How to better come to terms with the millennial mindset if you’re past the expiration date? Paul Andrew, as far as fashion sense is concerned, tried a personal recipe. “I’ve sort of ‘curated’ this design team of amazing millennials around me to help me understand what it means to be a man in the new decade,” he said. The peculiar way young guys address masculine archetypes was apparently revealing for Ferragamo’s creative director. It was an instrumental subtext for the Fall collection: “Millennials break down archetypal references, mixing them into new categories that defy categorization,” Andrew said. He identified six different alpha-male paradigms of masculinity: The businessman, sailor, surfer, race car driver, soldier and biker. These served as canvas to create new masculine style species, mixed together into a freeform hybrid. “Once upon a time, men identified more clearly with these categories,” said Andrew. “If a surfer wanted to go to Wall Street, he surely didn’t know what to wear. Today you might be easily wearing surfer-style pants with a tailored jacket.” Have Wall Street dress codes really loosened up so much?
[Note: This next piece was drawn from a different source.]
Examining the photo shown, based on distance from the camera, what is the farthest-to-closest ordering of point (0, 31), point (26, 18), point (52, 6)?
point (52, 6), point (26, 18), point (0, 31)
Andrew and his young design crew must have had a lot of fun designing the collection. If you sum up a sailor + businessman archetype, what do you get? Answer: A perfectly tailored peacoat in the finest herringbone Scottish tweed. If you’d like to add a bit of your inner ’80s Cali surfer to the mix, you’ll wear a matching pair of oversized shorts over the trousers of an impeccably tailored pinstriped suit, a three-piece extravaganza fit for a new breed of businessman + ocean man. Or else, the soldier + surfer combo could result in a daring twist on the camouflage pattern, inspired by a Hawaiian shirt and reworked in military colors.
The play on archetypes served the collection well; it seemed to energize it. There were plenty of great tailored pieces, re-proportioned and subtly inventive, yet retaining that elegant Ferragamo flair. Silhouettes were either slim, linear and slightly oversized, or more form fitted, with well-structured shoulders for impact. Sportswear was treated with the sophistication expected from the historical Florentine house’s high standards: Playing on archetypes or not, even millennials could (hopefully) be charmed by a new breed of old-school elegance.